Quando a narrativa avança para 1974, Herculano reaparece (já no segundo capítulo) como um astrólogo e adivinho carismático, um reinventor de si mesmo que esconde as cicatrizes do passado sob uma camada de ilusionismo. O ator brilha ao dar vida a esse personagem multifacetado, equilibrando autenticidade e astúcia num desempenho que mantém o espectador intrigado. Neste primeiro capítulo, porém, pesa negativamente sobre o roteiro o fato de o personagem simplesmente desaparecer após o primeiro ato, deixando o público em dúvida sobre o futuro do personagem e sua relação aparentemente tão importante com a história geral (lembremos que o rosto de Cuoco está espalhado em praticamente toda a abertura da novela!). 

Diferente do percurso solitário de Herculano, a história apresenta a família Hayala, um clã libanês abastado cujas tensões revelam os conflitos entre tradição, modernidade e desejo pessoal. Salomão (Dionísio Azevedo), o patriarca, comanda os negócios com firmeza, enquanto Clô (Tereza Rachel), sua esposa, esconde suas insatisfações com hábitos supérfluos. O filho, Márcio, muito bem interpretado por Tony Ramos, é o ponto de ruptura: apaixonado por música, ele rejeita o mundo corporativo do pai, uma postura que culmina num gesto de revolta, ao jogar dinheiro pela janela da empresa, reforçando seu desprezo pelo valor material e a dor diante da morte miserável de “um homem bom”. Isso expõe o abismo geracional na casa dos Hayala e planta as sementes de uma conexão futura com Herculano, numa esfera mística que transformará a todos.

Enquanto os eventos se desenrolam, Janete Clair explora questões sobre conflitos geracionais e o papel das mulheres na sociedade brasileira da época. Lili, vivida por uma já maravilhosa Elizabeth Savalla, desafia convenções com sua independência feroz, enquanto Amanda (Dina Sfat) exibe uma força discreta e elegante que sustenta seu espaço num ambiente dominado por homens. A atriz, aliás, entrega uma atuação que se sobressai facilmente em todo o capítulo (a minha favorita), trazendo verdade e peso a Amanda, equilibrando os momentos mais teatrais da trama com uma naturalidade impressionante. 

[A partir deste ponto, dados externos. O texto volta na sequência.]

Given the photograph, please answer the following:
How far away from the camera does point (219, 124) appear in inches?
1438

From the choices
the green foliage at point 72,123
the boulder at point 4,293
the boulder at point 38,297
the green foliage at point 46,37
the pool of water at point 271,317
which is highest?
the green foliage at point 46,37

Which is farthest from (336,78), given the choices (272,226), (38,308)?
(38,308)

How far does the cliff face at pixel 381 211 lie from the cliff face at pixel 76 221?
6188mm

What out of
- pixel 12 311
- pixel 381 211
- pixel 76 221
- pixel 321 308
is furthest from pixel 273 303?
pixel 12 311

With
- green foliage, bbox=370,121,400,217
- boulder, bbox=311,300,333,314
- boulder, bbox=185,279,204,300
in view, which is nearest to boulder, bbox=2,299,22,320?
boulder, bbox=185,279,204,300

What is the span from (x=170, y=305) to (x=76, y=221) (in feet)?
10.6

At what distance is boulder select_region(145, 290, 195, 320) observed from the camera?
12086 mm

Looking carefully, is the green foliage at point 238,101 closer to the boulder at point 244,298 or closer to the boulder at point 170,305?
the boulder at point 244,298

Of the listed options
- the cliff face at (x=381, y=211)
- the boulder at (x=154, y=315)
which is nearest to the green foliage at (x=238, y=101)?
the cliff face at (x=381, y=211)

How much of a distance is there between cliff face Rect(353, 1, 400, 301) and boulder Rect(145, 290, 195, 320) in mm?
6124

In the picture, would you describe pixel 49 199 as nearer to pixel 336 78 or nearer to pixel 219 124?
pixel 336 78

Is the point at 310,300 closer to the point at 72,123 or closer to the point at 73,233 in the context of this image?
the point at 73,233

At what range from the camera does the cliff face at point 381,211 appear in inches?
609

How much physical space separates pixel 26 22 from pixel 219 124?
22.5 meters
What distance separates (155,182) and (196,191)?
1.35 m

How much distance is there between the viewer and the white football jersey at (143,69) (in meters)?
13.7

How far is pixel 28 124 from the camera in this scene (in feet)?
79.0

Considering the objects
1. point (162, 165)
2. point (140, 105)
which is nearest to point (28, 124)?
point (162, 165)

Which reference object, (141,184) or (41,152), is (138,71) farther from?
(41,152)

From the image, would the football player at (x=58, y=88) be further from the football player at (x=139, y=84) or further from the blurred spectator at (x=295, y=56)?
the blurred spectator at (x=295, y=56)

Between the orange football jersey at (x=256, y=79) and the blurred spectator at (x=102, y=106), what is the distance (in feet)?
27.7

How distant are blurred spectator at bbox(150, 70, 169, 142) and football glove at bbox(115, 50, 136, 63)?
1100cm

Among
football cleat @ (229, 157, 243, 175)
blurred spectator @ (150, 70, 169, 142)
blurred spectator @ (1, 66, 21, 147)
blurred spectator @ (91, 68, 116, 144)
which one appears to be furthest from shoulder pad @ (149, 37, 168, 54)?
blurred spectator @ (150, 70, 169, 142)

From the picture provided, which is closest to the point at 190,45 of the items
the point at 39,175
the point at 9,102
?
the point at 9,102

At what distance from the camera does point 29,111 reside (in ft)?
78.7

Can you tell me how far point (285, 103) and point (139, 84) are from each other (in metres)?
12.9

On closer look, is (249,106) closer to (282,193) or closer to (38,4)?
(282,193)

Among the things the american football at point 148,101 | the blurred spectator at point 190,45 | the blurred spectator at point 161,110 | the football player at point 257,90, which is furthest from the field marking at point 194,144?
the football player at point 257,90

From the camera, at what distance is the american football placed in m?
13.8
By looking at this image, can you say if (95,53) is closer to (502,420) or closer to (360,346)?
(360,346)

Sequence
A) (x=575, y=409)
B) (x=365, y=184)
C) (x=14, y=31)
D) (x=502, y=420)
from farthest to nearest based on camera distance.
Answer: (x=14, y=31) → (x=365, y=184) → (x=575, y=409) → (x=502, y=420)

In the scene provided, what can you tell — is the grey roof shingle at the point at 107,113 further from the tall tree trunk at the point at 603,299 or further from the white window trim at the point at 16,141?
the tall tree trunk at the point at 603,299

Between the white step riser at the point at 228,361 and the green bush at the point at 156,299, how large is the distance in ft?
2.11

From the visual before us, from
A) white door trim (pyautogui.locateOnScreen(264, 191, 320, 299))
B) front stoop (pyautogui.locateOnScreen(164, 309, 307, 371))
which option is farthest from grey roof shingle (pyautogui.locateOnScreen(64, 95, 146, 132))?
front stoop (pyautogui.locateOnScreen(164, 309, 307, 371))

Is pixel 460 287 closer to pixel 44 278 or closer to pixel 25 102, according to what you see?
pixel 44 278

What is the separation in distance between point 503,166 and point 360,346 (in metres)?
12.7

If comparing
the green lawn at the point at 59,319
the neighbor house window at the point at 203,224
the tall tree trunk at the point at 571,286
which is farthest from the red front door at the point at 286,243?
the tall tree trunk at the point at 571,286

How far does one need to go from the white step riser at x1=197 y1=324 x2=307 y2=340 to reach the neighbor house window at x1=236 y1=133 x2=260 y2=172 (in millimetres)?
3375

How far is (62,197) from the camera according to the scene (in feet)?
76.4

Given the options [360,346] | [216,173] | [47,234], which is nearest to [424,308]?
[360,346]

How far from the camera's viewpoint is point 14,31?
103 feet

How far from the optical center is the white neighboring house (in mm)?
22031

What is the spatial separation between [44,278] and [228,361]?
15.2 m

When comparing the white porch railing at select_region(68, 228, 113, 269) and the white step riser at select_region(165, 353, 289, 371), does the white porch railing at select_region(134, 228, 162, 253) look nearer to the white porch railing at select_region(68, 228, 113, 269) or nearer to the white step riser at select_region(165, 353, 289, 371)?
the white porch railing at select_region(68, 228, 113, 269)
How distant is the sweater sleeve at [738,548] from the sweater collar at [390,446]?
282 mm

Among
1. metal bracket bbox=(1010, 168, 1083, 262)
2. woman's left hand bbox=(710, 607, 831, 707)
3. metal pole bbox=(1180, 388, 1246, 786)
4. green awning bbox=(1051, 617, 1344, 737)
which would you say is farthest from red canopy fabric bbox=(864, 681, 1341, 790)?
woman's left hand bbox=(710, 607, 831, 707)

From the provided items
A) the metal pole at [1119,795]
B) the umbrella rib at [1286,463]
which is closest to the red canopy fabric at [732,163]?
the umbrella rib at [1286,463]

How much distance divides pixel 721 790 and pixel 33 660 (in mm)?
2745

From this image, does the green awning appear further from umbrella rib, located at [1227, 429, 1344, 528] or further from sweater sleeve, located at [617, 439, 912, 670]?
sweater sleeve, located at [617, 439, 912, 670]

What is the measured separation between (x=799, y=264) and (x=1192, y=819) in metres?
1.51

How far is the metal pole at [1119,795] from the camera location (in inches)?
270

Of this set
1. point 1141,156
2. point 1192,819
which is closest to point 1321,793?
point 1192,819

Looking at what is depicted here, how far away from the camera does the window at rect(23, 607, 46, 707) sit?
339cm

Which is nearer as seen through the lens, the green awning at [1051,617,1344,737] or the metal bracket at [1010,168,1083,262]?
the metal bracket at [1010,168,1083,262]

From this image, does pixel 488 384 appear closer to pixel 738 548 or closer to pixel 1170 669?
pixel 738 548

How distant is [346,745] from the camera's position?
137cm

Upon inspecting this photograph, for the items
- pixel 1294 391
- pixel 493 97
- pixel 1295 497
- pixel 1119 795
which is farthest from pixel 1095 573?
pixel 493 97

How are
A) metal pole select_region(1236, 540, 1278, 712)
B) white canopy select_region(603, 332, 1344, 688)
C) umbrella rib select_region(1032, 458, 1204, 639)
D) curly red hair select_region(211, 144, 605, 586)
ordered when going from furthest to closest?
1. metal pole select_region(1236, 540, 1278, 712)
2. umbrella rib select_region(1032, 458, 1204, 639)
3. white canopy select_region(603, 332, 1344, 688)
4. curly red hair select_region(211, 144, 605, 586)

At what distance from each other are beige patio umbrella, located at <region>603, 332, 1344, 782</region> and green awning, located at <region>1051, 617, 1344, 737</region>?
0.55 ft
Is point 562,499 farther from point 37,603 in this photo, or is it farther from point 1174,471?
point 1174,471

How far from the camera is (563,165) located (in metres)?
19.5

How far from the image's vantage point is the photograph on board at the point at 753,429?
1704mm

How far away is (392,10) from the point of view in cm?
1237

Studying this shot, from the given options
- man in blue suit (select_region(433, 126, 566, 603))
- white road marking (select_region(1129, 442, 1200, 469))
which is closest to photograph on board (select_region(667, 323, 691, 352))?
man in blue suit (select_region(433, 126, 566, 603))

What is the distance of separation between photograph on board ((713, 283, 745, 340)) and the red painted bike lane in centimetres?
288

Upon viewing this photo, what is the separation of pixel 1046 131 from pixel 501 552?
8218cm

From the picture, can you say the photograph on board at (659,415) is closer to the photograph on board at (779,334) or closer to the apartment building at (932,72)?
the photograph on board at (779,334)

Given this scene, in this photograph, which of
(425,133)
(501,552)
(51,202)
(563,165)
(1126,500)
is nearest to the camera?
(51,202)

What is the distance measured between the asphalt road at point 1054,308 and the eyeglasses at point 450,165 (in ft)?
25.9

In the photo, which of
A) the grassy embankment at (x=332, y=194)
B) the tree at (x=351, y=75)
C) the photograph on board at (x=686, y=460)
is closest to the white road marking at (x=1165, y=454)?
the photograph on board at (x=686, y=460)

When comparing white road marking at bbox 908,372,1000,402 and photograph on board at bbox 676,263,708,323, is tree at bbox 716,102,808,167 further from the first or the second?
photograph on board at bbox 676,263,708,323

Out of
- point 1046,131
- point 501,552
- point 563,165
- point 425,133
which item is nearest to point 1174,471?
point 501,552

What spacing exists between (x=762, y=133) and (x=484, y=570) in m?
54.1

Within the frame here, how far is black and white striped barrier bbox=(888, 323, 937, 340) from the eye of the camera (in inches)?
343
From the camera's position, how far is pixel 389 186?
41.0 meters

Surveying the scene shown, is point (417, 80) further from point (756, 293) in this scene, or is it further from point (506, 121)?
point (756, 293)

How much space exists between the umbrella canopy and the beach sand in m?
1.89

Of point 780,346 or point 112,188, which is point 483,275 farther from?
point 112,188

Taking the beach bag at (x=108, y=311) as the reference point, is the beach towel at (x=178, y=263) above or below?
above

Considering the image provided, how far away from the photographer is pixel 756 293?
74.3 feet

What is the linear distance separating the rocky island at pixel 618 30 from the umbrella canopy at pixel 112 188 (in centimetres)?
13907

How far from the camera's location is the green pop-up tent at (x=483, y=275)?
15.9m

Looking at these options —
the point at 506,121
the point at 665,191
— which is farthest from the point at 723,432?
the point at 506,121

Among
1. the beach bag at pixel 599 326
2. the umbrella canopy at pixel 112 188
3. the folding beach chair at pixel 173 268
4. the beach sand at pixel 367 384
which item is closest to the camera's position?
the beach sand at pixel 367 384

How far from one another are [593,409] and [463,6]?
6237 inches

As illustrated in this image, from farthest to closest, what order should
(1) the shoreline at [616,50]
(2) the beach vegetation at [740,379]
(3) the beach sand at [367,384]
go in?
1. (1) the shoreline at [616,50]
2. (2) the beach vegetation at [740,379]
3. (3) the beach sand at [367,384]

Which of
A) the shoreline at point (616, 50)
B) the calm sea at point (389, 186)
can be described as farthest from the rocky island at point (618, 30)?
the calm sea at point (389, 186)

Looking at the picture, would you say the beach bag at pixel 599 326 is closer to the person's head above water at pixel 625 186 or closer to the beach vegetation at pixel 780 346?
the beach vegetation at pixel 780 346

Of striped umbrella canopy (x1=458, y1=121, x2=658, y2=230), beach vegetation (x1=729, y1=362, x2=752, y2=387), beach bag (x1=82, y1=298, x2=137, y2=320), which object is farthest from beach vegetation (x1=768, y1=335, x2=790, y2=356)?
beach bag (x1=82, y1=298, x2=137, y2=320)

Fica no ar uma mistura de curiosidade e leve desconforto. O piloto constrói bases sólidas, apresentando personagens cujas camadas prometem sustentar a narrativa, mas tropeça aqui e ali no encadeamento (o desaparecimento de Herculano é o pior dos casos, e me lembrou o caso de Charlô, em Guerra dos Sexos), sem contar as claras limitações estéticas, como o trabalho de câmera às vezes vazio, e a direção de arte que não mantém o mesmo nível para todos os núcleos. Ainda assim, os pontos altos prevalecem: as atuações marcantes e a habilidade de Clair em explorar nuances temáticas. À medida que Herculano inicia sua escalada, discute-se a linha tênue que separa o real do fabricado. Não se trata apenas de assistir a uma ascensão ou queda de alguém, mas de ver o que nos move a criar versões de nós mesmos — e o que resta quando a cortina desce e o truque é finalmente revelado.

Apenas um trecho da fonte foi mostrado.